Nevertheless, it was a society where land and political power were handed down from parent to child and through the family, and later on strategic marriages [like the one of Ferdinand and Isabella] often enlarged countries or united territories.

Second, the church’s answer to this culture was formulated by Gregory VII Hildebrand, pope from 1073 to 1085. When he succeeded to office, the Holy Roman Emperor [ruling Germany and northern and central Italy] and other kings and lords had the right to appoint bishops, call church councils, and even promulgate canon law – a situation which continued in the Byzantine and Russian Empires as long as they lasted.  Hildebrand decreed that the church should have the right to appoint its own bishops, and that secular rulers should not have the right to appoint or depose them.  The other important change he made was that all priests and bishops should be celibate and have no children.  The wisdom of this is not easily seen today, especially in regard to parish priests, but in the culture of that time bishoprics and even pastorates would be handed down from father to son or the nearest relative if this tendency were not checked, which would develop a priestly caste.  And even with this change, bishoprics were often given to younger sons of important families, and there were a lot of uncle-to-nephew transfers of bishop’s sees!  But at least in theory, the Roman church became the one medieval institution where the plowboy could rise to be Pope.  He could never hope to be king or duke. Make no mistake.
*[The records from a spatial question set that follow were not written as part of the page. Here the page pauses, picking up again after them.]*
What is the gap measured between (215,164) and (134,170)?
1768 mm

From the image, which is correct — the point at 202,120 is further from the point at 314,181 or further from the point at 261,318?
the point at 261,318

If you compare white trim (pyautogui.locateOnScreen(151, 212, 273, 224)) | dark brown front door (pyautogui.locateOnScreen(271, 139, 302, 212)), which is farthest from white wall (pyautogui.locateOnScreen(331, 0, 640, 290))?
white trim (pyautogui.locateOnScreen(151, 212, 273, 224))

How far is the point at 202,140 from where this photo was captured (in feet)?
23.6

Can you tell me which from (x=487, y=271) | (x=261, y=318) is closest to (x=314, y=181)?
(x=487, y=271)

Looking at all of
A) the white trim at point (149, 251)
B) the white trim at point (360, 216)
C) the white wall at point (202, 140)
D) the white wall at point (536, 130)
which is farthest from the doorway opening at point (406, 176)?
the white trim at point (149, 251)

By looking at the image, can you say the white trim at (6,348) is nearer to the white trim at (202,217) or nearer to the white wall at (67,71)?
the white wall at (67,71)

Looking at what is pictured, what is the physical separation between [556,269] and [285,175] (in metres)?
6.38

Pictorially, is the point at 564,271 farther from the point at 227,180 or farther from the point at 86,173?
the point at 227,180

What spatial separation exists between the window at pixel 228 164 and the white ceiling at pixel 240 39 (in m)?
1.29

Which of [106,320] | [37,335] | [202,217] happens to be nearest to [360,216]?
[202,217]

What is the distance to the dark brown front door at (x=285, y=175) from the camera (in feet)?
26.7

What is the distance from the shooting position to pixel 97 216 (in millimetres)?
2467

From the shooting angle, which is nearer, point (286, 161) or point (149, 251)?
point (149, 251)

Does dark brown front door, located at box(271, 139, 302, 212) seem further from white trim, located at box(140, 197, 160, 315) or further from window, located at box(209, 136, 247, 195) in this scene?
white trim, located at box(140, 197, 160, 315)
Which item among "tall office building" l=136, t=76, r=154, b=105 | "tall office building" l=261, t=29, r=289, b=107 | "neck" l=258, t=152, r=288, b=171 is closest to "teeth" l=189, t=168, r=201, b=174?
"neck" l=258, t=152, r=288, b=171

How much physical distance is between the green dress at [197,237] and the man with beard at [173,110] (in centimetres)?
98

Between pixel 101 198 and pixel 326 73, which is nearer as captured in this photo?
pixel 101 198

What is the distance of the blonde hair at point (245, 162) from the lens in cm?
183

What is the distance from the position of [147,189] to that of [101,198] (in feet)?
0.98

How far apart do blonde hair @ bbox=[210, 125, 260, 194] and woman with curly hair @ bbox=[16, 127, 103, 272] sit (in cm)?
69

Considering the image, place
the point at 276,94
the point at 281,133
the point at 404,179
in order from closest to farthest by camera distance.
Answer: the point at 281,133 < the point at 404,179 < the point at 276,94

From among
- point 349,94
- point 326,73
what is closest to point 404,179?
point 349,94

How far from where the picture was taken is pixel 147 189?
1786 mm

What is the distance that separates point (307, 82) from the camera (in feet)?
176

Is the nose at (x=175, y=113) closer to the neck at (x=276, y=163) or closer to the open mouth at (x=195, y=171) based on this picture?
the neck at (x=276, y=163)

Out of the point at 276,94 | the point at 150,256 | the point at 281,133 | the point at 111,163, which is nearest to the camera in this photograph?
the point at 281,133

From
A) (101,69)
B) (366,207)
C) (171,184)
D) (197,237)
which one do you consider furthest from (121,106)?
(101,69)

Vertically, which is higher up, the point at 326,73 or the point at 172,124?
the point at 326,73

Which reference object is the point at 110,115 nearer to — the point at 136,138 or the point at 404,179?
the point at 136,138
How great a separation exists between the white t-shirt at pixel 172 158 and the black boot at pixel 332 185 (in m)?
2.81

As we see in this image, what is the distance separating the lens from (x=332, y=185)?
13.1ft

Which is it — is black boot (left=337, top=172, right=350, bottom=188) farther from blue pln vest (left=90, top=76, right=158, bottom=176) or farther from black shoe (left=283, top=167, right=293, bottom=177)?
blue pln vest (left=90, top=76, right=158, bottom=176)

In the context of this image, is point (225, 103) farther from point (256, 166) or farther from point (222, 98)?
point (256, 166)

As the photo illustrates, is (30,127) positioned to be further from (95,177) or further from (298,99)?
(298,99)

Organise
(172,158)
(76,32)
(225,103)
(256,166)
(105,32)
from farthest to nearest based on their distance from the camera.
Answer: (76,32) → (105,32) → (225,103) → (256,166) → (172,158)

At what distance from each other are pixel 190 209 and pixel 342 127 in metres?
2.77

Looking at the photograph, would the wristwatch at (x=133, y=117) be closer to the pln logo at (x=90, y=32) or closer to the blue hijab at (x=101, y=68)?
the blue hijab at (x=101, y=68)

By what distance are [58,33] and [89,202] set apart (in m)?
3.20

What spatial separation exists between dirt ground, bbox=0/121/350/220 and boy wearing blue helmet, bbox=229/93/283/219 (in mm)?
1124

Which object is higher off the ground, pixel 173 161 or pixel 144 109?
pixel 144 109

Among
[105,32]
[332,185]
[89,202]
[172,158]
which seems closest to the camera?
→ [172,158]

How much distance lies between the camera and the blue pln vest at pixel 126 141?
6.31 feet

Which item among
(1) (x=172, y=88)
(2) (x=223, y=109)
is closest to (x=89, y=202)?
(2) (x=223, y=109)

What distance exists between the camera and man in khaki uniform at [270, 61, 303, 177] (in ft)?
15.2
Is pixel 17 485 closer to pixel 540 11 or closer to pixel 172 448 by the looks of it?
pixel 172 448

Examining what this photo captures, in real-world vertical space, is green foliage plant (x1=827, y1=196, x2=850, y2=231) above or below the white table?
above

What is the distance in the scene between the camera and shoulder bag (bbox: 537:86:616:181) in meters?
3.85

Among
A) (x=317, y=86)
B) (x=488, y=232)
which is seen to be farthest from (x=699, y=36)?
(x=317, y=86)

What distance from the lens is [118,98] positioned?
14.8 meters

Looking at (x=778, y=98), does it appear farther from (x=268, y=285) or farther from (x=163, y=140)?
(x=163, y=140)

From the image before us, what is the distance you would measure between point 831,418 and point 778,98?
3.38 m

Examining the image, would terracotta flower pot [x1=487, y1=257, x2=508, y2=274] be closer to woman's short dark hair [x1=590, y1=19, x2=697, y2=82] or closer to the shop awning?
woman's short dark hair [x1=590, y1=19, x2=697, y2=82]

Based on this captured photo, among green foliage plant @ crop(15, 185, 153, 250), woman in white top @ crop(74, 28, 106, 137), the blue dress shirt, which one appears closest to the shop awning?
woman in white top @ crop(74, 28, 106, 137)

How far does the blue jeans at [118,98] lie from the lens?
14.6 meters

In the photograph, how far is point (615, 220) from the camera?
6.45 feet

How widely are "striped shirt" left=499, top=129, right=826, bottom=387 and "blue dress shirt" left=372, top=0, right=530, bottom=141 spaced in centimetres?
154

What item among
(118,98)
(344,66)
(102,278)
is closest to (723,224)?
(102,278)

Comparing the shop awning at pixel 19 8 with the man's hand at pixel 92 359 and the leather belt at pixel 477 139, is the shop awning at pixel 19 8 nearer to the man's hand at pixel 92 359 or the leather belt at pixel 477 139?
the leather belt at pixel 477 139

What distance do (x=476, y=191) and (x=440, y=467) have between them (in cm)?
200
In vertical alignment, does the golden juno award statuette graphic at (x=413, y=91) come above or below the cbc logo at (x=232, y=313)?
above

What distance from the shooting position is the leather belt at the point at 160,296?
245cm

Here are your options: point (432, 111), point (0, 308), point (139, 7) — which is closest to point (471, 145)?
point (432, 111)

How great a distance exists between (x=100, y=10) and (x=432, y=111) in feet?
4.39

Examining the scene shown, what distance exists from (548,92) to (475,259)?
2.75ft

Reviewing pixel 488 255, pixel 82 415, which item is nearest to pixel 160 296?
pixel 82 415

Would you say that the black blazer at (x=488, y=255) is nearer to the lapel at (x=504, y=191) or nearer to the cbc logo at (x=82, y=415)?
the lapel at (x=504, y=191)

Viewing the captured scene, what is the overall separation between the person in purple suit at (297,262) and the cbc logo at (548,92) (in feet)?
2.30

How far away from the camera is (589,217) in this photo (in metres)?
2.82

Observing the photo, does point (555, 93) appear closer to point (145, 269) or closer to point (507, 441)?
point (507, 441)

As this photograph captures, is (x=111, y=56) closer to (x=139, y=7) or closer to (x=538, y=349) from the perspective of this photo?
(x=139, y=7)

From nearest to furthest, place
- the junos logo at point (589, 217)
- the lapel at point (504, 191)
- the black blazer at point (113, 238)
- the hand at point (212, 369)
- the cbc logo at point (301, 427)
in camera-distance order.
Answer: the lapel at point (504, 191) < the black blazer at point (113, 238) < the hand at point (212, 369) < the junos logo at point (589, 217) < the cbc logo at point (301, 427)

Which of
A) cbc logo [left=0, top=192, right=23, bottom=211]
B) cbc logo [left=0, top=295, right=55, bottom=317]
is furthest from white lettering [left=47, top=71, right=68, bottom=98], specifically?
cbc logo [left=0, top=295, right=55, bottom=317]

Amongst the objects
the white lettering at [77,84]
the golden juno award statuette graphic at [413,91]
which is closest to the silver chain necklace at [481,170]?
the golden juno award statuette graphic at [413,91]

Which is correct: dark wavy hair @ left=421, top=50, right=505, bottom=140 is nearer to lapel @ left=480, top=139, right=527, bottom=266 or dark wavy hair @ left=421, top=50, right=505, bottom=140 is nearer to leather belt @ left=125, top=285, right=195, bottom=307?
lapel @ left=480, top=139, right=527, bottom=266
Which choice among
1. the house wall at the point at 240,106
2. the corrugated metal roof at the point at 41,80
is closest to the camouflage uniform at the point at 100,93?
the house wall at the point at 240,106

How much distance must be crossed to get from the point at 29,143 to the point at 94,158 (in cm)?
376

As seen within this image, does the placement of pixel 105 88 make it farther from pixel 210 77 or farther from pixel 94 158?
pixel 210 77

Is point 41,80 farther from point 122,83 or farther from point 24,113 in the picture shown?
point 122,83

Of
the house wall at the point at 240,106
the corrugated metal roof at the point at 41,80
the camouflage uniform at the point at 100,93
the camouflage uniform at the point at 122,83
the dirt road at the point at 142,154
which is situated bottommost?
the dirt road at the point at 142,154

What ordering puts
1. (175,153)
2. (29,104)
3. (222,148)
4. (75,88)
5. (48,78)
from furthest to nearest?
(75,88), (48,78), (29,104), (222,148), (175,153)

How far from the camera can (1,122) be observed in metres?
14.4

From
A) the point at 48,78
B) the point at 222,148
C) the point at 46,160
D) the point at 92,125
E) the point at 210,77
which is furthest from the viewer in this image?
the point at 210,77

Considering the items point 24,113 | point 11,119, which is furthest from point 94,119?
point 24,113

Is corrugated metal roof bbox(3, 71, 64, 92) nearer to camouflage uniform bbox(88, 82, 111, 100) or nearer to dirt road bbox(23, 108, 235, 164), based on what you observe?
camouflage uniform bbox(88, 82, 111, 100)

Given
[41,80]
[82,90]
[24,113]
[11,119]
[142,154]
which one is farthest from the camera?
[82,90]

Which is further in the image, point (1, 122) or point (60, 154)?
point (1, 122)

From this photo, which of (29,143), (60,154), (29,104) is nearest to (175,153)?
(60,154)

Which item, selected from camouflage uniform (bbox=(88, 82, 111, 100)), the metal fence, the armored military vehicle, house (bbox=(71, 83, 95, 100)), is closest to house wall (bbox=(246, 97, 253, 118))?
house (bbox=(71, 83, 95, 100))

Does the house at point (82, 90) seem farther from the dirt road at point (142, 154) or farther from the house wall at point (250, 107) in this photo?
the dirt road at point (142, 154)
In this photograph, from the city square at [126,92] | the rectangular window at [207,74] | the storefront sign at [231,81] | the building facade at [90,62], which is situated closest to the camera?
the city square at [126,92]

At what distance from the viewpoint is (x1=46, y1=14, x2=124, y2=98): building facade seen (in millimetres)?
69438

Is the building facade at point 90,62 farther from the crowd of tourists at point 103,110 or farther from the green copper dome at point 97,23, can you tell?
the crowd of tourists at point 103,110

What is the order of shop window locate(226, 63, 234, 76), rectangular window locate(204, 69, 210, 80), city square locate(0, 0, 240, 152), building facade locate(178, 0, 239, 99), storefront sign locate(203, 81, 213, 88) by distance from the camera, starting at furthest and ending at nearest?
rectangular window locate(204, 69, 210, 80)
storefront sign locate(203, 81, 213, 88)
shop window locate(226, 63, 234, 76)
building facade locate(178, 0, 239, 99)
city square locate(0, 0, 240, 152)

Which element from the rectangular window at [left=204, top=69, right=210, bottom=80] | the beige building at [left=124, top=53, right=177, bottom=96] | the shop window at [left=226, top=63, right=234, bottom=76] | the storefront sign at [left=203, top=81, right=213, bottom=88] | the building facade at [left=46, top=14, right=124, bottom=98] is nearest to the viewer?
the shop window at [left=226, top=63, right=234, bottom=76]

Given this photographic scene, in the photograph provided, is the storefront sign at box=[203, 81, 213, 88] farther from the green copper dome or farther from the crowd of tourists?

I think celibacy of priests is an idea whose time has come and gone.  Most Protestant pulpits are not handed down from father to son, except maybe in the largest ecclesiastical empires, and in the case of two such empires in Orange County, the son was passed over in favor of the daughter or son-in-law.  [All right, maybe Robert Schuller and Chuck Smith should have been required to observe celibacy!  But not any other pastors.]

Interestingly enough, in the same vein Fukuyama seems to think that the ‘janissary’ system of the Ottoman Empire, where young boys from Christian homes were drafted into state service and into Islam, was not such a bad thing for the same reason – until later on the Janissaries won the privilege of passing on their position to their children!

This book covers only up to the eighteenth century.  Fukuyama promises us a sequel, in which we are to learn how modernity and technology have changed the political world and put us under different stresses and temptations.  I can’t wait.  I do view the current rise of what I call the ‘donorcracy’ in American politics with the gravest concern – it has certainly pushed our political system back toward patrimonialism!

We, in California, have just seen the bizarre spectacle of the Democrats, supposedly the party of Big Government par excellence, voting unanimously to kill urban redevelopment, an intrusive big government program if there ever was one; while all Republicans except a brave six, the supposed party of “limited government,” voting to uphold that program.  No ideology can explain this; the constant danger of default to patrimonialism, as Fukuyama warns us, does explain it.

Related: Francis Fukuyama, The Origins of Political Order: From Prehuman Times to the French Revolution.  2011: Farrar, Strauss, and Giroux.